Goal utama para Generasi
X ini kerap diperdebatkan oleh banyak pihak, mengingat perkembangan zaman yang
begitu cepat dan berbedanya generasi yang memasuki usia produktif, pekerjaan
sebagai PNS dinilai sudah tidak cocok lagi untuk dijadikan suatu goal besar
yang ingin dicapai. Tetapi, terbaik atau tidaknya suatu pekerjaan pada akhirnya
akan dikembalikan pada masing – masing pribadi. Tergantung kondisi apa yang
sedang dihadapi, apakah hanya masalah finansial? Apakah berkaitan dengan cita –
cita yang diingini? Atau mungkin tergantung permintaan orang yang dikasihi?
Pekerjaan yang
ada saat ini memang tidak terbatas, sangat bervariasi dengan tidak lagi melihat
batas negara bahkan gender. Saat ini bisa dengan mudahnya kita menemui
wanita yang bekerja dan adalah hal yang menyenangkan bagi penulis untuk mengetahuinya,
karena ini berarti perempuan kini bisa mewakili golongannya untuk menyampaikan
aspirasi, para istri bisa membantu suaminya memenuhi kebutuhan keluarga dan mahasiswi
bisa bekerja untuk menambah uang sakunya.
Wanita Karier
Penulis
adalah seorang perempuan yang dibesarkan jauh lebih lama dengan seorang ibu
yang berkarier di dunia perbankan. Hal ini menjadi salah satu pendorong bagi
penulis dalam memiliki kemauan lebih besar untuk bisa berkarier selepas lulus
dari universitas di kotanya. Namun, memiliki impian untuk berkarier juga
menimbulkan pertanyaan – pertanyaan krusial yang akan sangat berpengaruh
terhadap kewajibannya sebagai seorang wanita.
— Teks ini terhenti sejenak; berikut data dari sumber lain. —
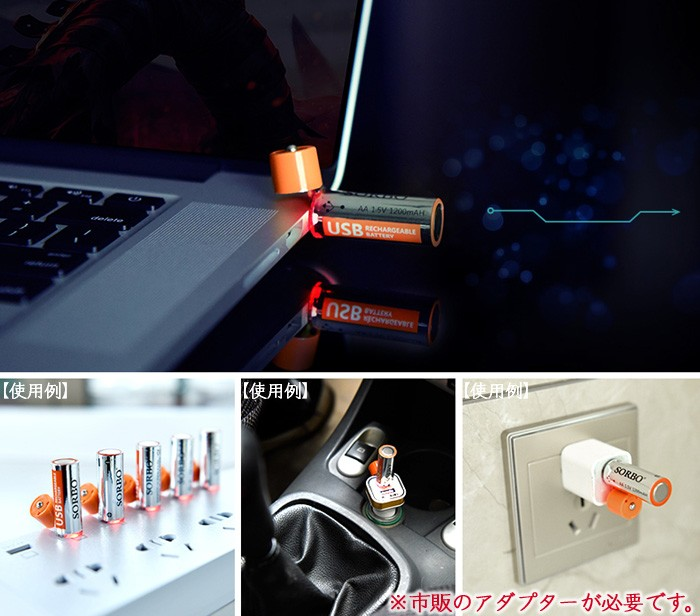 USB充電リチウム単三電池[4本組]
“Kalau bekerja, bagaimana cara
kamu mengurus keluarga?”
“Bagaimana kalau anaknya
kurang perhatian?”
“Cuti melahirkan di Indonesia
sebentar sekali, memangnya kamu sanggup?”
Mungkin
pertanyaan – pertanyaan diatas masih terlalu jauh bagi perempuan yang ingin
membangun kariernya terlebih dahulu. Namun, akan kembali timbul satu pertanyaan
besar:
“Kalau menikah dan tidak
diizinkan suami, memangnya kamu rela melepas karier yang sudah dengan susah
payah kamu bangun?”
Pertanyaan
semacam itu cukup kuat untuk menimbulkan kekhawatiran bagi seorang perempuan berumur
tanggung yang masih merencanakan kehidupan pasca kampusnya. Kemudian, pertanyaan
itu juga bisa terus berkembang semakin jauh sehingga terlalu kompleks untuk
disanggah jika akar permasalahannya tidak segera diselesaikan.
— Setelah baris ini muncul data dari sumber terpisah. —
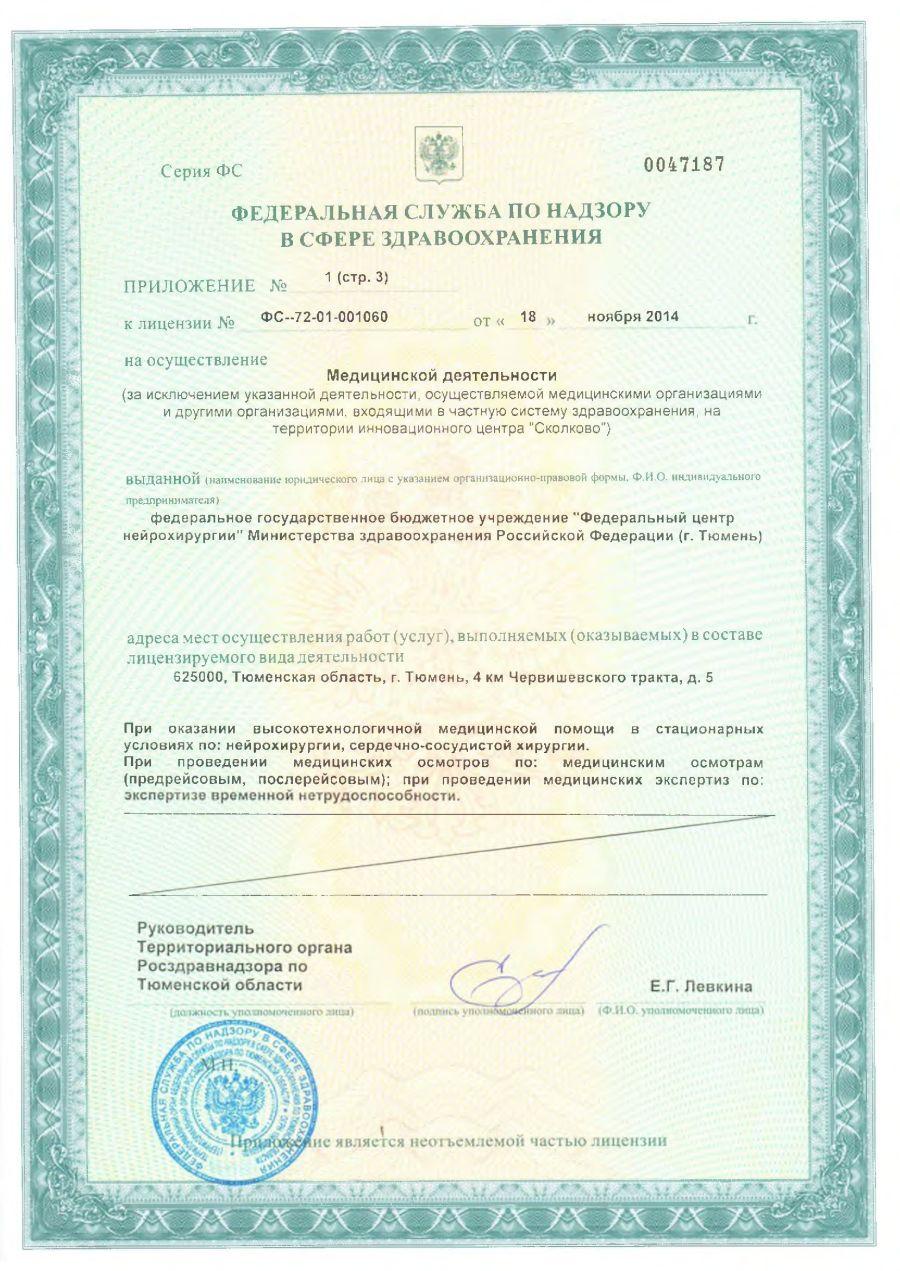 ЛицензииУчреждения_00012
Berkarier yang Bertanggungjawab
Semua orang
memiliki hak yang sama, termasuk dalam hal bekerja atau berkarier. Namun,
sebagai perempuan, kita juga harus tetap bertanggung jawab dengan seluruh
kewajiban yang dimiliki. Penulis mengutip kalimat seorang gadis kecil dalam lomba
debat bahasa inggris:
“Today, the gap between you
and the world are just a tip of your finger to your gadget”
Kita harus sadari
bahwa dengan kemajuan teknologi saat ini, tidak ada lagi yang bisa menghalangi
kita untuk dapat melakukan banyak hal, kecuali tidak adanya niat dari dalam
diri. Kita mampu membuka usaha secara online jika ingin mencoba membangun
perusahaan sendiri. Melamar pekerjaan tanpa harus berpergian kesana – kemari
bukan lagi hal yang tidak mungkin, saat inipun juga terdapat pekerjaan yang
bisa dilakukan dalam jarak jauh sehingga tidak mengharuskan pekerjanya untuk
pergi ke kantor. Salah satu platform yang dapat membantu kita dalam
berkarier di perusahaan menjadi freelancer seperti yang sudah dijelaskan
adalah Glints (www.glints.com)
Dengan
adanya platform seperti ini akan sangat membantu perempuan – perempuan di
luar sana yang memiliki keterbatasan dalam melamar pekerjaan, seperti keterbatasan
kendaraan, biaya percetakan, dan lain sebagainya.
Selain
melalui Glints (www.glints.com), penulis juga sedang mendalami minatnya dalam wirausaha
sosial, sehingga diharapkan agar wirausahanya juga mampu mengatasi permasalahan
berkarier pada dunia pasca kampusnya.